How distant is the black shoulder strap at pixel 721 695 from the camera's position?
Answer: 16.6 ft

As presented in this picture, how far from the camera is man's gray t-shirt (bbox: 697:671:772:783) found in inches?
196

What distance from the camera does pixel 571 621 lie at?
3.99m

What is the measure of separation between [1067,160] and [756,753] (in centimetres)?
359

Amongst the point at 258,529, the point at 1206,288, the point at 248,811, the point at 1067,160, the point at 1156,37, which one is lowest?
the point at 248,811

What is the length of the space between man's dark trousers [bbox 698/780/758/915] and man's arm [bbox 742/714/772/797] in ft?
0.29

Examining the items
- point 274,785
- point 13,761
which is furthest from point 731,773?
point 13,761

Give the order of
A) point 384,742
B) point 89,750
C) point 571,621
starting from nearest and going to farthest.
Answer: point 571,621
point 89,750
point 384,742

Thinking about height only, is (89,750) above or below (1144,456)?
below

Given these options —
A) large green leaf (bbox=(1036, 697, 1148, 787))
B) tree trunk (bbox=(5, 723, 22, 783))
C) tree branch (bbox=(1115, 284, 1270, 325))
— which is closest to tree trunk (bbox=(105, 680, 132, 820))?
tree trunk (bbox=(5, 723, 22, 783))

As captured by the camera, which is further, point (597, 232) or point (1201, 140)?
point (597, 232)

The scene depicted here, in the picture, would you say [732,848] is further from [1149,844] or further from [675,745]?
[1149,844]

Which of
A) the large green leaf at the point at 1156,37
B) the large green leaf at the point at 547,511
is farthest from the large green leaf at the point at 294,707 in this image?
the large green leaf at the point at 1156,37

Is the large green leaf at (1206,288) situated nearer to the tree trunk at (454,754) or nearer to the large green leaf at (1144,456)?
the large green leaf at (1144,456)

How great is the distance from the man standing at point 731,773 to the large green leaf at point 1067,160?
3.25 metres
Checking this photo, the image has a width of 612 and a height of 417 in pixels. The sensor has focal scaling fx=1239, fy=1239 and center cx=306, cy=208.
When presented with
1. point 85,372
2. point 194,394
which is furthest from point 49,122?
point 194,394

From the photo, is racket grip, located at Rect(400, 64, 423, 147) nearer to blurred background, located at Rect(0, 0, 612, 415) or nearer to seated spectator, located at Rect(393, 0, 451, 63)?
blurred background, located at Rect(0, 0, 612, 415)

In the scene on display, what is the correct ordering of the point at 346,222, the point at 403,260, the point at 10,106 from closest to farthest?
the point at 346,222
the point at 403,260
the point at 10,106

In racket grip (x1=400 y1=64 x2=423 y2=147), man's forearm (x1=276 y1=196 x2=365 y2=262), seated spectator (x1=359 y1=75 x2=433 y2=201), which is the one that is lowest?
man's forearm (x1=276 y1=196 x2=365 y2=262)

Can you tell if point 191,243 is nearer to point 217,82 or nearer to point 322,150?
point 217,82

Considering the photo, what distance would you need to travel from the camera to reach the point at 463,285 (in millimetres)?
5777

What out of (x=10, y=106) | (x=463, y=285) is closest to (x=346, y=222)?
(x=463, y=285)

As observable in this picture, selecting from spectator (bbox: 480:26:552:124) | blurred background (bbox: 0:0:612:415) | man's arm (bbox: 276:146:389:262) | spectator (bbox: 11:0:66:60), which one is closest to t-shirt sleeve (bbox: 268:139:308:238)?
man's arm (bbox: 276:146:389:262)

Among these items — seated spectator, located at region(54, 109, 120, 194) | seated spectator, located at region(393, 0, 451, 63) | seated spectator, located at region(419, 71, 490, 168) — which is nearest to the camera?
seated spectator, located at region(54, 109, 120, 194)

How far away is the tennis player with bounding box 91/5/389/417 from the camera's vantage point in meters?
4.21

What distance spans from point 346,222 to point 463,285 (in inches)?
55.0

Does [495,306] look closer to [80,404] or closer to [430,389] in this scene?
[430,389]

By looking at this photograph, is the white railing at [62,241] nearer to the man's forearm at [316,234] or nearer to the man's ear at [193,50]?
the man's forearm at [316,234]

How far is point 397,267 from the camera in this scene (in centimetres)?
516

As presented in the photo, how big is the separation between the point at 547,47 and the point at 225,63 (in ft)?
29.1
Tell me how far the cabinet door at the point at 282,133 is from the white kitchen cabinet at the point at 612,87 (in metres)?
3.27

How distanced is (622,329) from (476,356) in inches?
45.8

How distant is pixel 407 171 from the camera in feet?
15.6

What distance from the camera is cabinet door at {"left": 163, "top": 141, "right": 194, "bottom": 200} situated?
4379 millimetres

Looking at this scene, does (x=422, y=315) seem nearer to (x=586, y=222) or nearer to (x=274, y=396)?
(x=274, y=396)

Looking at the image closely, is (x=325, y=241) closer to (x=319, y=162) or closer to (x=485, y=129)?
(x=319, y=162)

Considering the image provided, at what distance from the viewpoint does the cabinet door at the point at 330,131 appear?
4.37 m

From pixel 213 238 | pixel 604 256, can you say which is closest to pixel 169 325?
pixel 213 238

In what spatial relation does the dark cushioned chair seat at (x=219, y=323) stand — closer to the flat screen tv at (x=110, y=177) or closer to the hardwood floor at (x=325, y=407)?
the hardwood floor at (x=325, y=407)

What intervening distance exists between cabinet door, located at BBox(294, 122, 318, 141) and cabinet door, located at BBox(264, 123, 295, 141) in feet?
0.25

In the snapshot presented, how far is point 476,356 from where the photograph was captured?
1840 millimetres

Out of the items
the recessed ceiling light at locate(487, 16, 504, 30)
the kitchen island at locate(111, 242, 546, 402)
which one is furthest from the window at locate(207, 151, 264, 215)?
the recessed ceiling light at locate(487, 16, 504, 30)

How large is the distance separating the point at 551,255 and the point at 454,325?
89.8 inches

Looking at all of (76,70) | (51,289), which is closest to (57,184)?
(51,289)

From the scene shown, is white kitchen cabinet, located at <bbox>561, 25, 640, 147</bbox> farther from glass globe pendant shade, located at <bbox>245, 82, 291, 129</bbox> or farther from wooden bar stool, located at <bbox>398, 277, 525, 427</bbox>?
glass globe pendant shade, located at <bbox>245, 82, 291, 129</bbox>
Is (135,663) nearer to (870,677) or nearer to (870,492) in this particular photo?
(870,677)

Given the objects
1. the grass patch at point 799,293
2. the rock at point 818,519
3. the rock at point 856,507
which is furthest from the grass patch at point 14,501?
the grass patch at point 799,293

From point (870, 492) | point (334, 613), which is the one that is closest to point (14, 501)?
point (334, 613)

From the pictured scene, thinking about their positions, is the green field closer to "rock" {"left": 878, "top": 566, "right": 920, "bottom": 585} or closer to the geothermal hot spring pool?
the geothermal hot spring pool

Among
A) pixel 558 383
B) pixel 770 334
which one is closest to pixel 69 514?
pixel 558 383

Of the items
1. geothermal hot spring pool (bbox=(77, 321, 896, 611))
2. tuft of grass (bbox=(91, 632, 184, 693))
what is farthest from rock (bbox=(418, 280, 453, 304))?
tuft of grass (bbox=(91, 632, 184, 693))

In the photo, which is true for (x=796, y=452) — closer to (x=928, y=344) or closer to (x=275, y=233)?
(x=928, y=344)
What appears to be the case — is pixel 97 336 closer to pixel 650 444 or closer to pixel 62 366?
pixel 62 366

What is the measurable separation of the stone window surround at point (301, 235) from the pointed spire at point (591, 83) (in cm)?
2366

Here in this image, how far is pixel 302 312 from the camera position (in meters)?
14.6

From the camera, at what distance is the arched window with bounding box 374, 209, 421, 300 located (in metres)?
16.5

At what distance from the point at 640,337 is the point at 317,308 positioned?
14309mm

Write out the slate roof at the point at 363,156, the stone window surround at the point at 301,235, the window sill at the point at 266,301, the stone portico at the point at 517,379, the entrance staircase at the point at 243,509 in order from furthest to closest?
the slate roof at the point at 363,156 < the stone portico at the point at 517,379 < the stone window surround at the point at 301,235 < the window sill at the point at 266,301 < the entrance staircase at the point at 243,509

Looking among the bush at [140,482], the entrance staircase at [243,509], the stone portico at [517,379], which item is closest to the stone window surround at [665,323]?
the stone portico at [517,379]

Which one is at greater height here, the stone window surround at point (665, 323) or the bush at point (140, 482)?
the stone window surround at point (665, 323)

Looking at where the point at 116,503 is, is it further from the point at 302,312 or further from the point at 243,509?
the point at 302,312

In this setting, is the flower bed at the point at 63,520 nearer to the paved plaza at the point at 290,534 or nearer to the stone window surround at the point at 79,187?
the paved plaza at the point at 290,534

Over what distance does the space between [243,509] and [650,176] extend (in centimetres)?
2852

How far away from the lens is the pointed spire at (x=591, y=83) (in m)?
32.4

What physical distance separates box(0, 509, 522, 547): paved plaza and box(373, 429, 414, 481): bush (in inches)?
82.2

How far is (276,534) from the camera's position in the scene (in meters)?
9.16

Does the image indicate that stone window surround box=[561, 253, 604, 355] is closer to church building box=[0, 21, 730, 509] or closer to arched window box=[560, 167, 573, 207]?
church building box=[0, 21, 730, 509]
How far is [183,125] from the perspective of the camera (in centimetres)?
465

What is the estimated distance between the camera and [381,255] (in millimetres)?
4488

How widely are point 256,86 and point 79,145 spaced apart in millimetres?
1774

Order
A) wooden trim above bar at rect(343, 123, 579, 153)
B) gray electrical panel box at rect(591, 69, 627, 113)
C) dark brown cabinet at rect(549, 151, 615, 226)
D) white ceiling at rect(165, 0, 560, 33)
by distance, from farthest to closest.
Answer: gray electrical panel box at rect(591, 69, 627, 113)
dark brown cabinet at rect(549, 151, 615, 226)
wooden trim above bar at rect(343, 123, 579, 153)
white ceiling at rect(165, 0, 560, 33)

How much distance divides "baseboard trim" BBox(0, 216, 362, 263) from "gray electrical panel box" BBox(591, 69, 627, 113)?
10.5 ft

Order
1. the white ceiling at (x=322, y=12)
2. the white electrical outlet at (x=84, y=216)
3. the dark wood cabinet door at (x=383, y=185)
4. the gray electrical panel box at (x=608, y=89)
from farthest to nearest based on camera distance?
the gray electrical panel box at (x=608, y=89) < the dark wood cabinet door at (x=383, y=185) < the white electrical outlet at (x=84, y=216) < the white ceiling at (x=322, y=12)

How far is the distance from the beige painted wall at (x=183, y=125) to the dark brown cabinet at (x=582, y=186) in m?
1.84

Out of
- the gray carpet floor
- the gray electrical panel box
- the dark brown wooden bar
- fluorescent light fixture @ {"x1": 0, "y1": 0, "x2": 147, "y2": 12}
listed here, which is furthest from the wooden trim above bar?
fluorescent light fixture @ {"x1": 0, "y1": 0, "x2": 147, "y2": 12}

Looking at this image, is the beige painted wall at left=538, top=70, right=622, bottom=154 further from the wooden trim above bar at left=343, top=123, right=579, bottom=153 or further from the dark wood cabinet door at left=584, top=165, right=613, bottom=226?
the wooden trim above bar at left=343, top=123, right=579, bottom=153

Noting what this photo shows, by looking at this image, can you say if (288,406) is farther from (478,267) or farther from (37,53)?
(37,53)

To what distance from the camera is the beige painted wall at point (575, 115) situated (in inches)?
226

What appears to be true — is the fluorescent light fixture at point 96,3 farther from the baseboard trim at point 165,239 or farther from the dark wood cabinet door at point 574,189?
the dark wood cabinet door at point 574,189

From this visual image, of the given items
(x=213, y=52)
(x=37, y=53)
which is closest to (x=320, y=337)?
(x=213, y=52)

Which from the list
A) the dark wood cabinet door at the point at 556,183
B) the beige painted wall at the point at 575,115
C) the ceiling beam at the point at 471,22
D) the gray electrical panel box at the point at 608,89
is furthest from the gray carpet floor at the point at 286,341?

=-=-=

> **Work required**: Output the records from the line with "Amongst the point" up to and including the line with "3.25 metres", unchanged.

> **Response to this exercise**:
Amongst the point at 258,529, the point at 1206,288, the point at 248,811, the point at 1067,160, the point at 1156,37, which one is lowest?
the point at 248,811

What is the length of the space between man's dark trousers [bbox 698/780/758/915] and man's arm [bbox 742/714/772/797] in ft?
0.29

Examining the items
- point 274,785
- point 13,761
which is furthest from point 731,773?
point 13,761

Give the order of
A) point 384,742
B) point 89,750
C) point 571,621
starting from nearest and going to farthest.
Answer: point 571,621
point 89,750
point 384,742

Thinking about height only, is (89,750) above or below (1144,456)?
below

Given these options —
A) large green leaf (bbox=(1036, 697, 1148, 787))
B) tree trunk (bbox=(5, 723, 22, 783))
C) tree branch (bbox=(1115, 284, 1270, 325))
— which is closest to tree trunk (bbox=(105, 680, 132, 820))?
tree trunk (bbox=(5, 723, 22, 783))

As captured by the camera, which is further, point (597, 232) or point (1201, 140)?
point (597, 232)

The scene depicted here, in the picture, would you say [732,848] is further from [1149,844] or further from [675,745]?
[1149,844]

Which of
A) the large green leaf at the point at 1156,37
B) the large green leaf at the point at 547,511
is farthest from the large green leaf at the point at 294,707 in this image?
the large green leaf at the point at 1156,37

Is the large green leaf at (1206,288) situated nearer to the tree trunk at (454,754) or nearer to the large green leaf at (1144,456)?
the large green leaf at (1144,456)

How great is the distance from the man standing at point 731,773 to the large green leaf at point 1067,160?
3.25 metres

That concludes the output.